Bush `Privatization' Approach Gathers Steam at Local Level

Proponents claim it results in less bureaucracy and greater efficiency

PRESIDENT Bush endorsed the concept of "volunteerism" as vital to democracy in his "thousand-points-of-light" speech four years ago.

Last week President Bush endorsed another potentially far-reaching concept, "privatization." He issued an executive order encouraging state and local agencies to sell public bridges, roads, tunnels, and sewage-treatment plants to private companies. Bush contends, as did the Reagan administration, that private businesses can operate parts of government with greater efficiency and less cost than government can.

Bush's decision indicates the degree to which privatization has become an acceptable alternative at federal, state, and local government levels. Combine this with the growth of voluntarism in the United States as a way to bypass inefficient government or aid the work of institutions, and some experts suggest the US may be altering the way it governs itself.

Since 1988, according to national surveys, voluntarism has increased significantly, even to the point where some volunteers are doing what government and institutions used to do.

"I think we are witnessing a real paradigm shift in American politics," said John Guardiano, a fellow at the Reason Foundation, a Santa Monica, Calif., organization that encourages privatization. "It is a shift away from bureaucratization, away from centralization, toward the use of markets and private initiative at the local and state level. Both political parties are embracing it."

James Pinkerton, a member of the Bush-Quayle '92 Campaign Committee, told an audience at Harvard University recently that President Bush wants to create "a post-bureaucratic society."

"The new paradigm's organizing principle is that government's purpose and method should be defined by the services the people need and want, not by what the system is currently designed to deliver," Mr. Pinkerton said.

Examples of increased voluntarism and privatization can be found in every state.

* In California there are 75 "contract cities." La Mirada, for instance, awards private contracts for everything from police and fire protection to trash collecting and running the library. The town has 60 employees while the same-sized town next door, La Habra, has 300. Officials say La Mirada runs more efficiently than before.

* Parent volunteers at a fund-strapped public school in New York City raised $55,000 last year through dances, food sales, and direct-mail appeals. The money was used for a music teacher's salary, a classroom aide, and art supplies; $30,000 was saved for a computer lab.

* National polls and volunteer organizations report substantial increases in the numbers of volunteers in their 30s and 40s with a willingness either to form new altruistic groups or to help established organizations grapple with critical problems like AIDS and juvenile delinquency.

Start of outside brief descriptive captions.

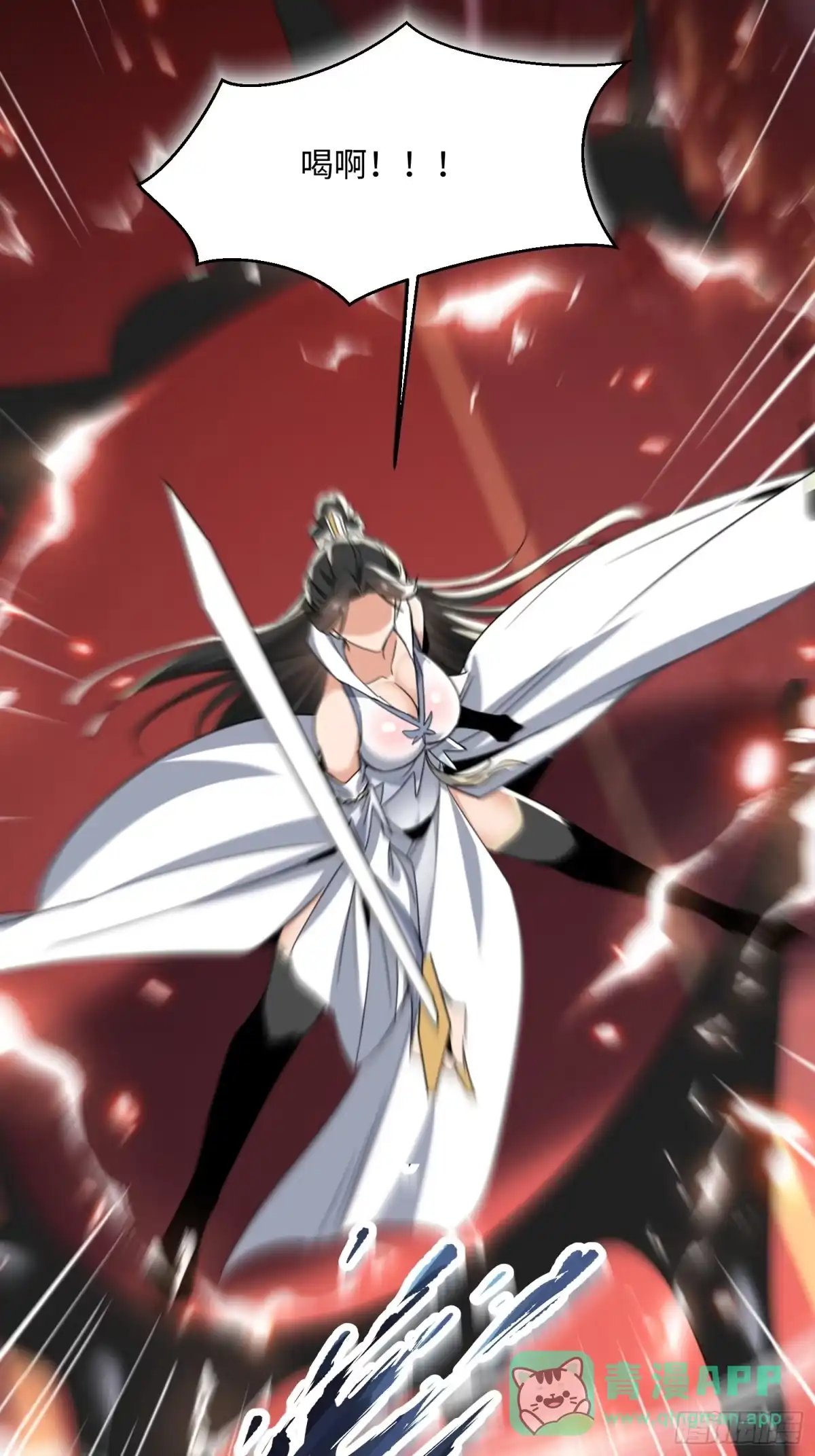 《玄幻：我的女帝徒弟要黑化》第79话 不朽神王！ 第36页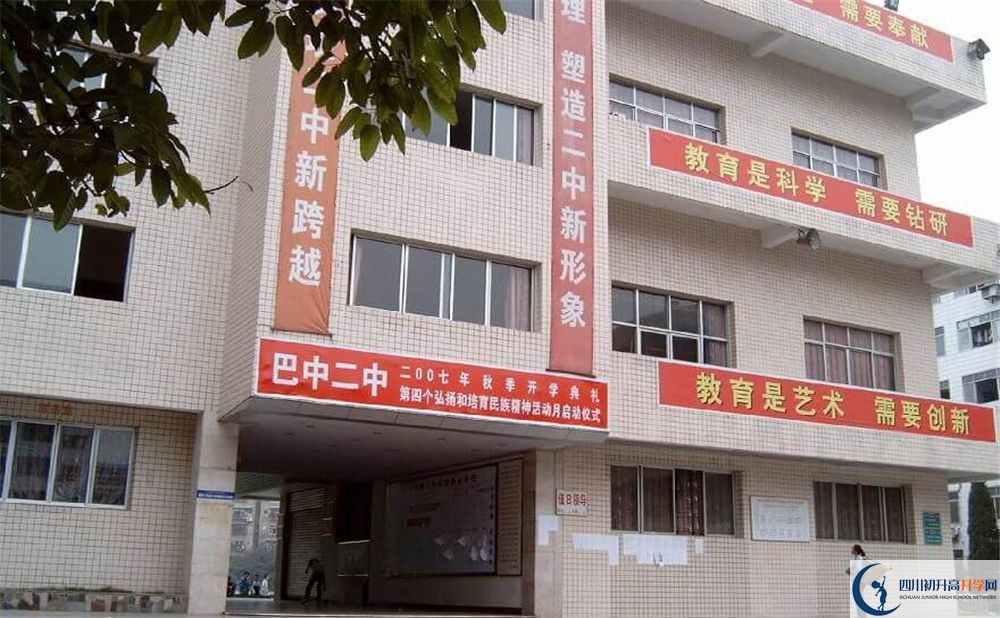 巴中市第二中學(xué)今年的學(xué)費(fèi)怎么收取，是否變化？
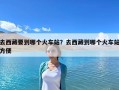 去西藏要到哪個火車站？去西藏到哪個火車站方便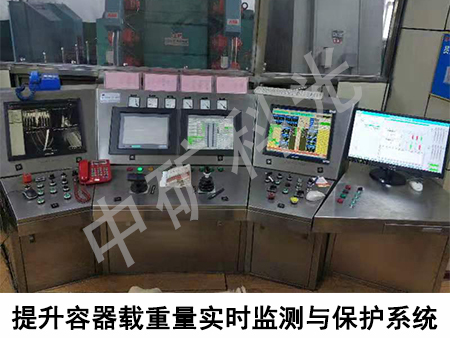 提升容器载重量实时监测与保护系统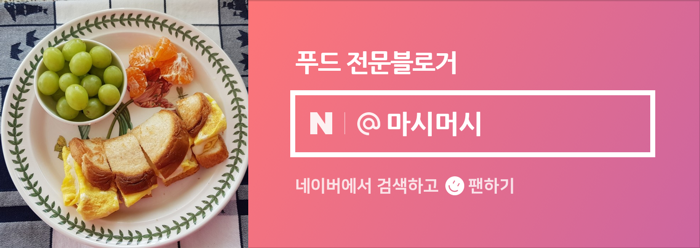 언양기와집다방 이미지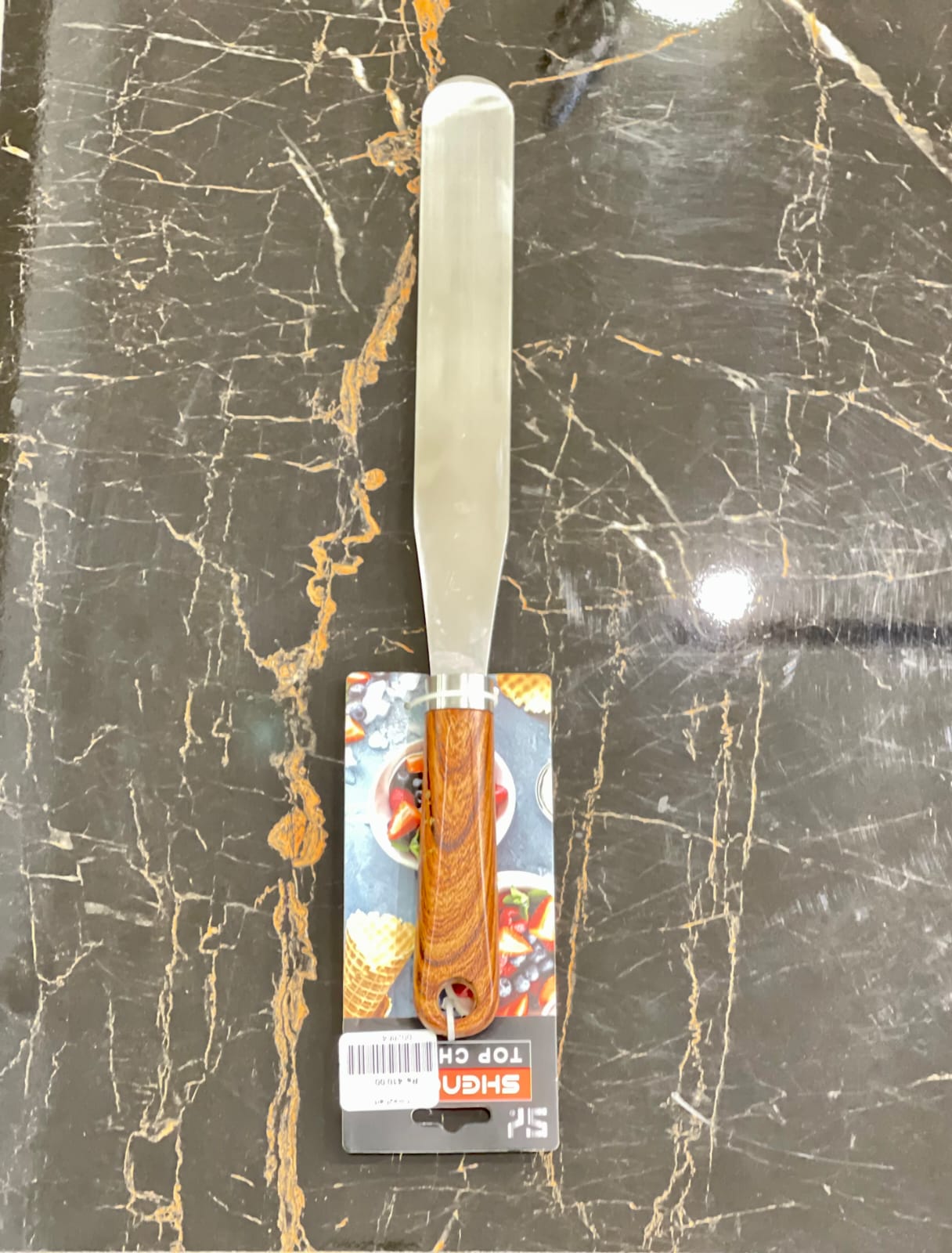 Stainless Steel Wooden Handle cake cutting Knife Click 2 Cart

* In Springfield, Mass., a coalition composed of the local chamber of commerce, the Mitre Corporation, and the superintendent of schools proposed an alternative high school to try to reduce the community's 40 percent dropout rate. The school would combine private and public funds, be open to anyone over 16, and operate nights and weekends as well as weekdays.

* Out of frustration with the legal system, a bodyguard service in Milwaukee is protecting battered women served by the Task Force on Battered Women. A spokeswoman for the organization said, "We are using bodyguards to do what the system is failing to do, and that is to protect women." Last year over 6,000 Milwaukee women asked for restraining orders against husbands or boyfriends.

* A survey by the Mercer Group in Atlanta found that municipalities and county governments in 34 states have contracted with private firms for services. All said they saved money, and 45 percent said service had improved.

To varying degrees, all of the above examples evolved because public institutions are either short staffed, overwhelmed, or underfunded. "Local and state officials are not idealogues," Mr. Guardiano said, "They are interested in policies that work, in providing services, and in balancing their budgets. With cuts in projected revenues, they are being forced to think differently, to turn to the private sector for assistance. Many problems defy federal solutions."

Perhaps the most notable example in recent years of a volunteer in action is Bertha Gilkey and the historic public-housing revolt she started in St. Louis in 1976. Ms. Gilkey organized the tenants to reverse their passivity and reclaim power to maintain a safe, liveable community environment.

Critics of privatization warn that the real issue is not necessarily which entity, public or private, can get the job done. David Osborne, co-author of the book, "Reinventing Government," has written that it is a question of "monopoly vs. competition," and that private monopolies can be equally as inefficient as public monopolies.

Mr. Osborne sees privatization as only one answer, but warns that government cannot be "contracted to the private sector," and in fact must "steer our society."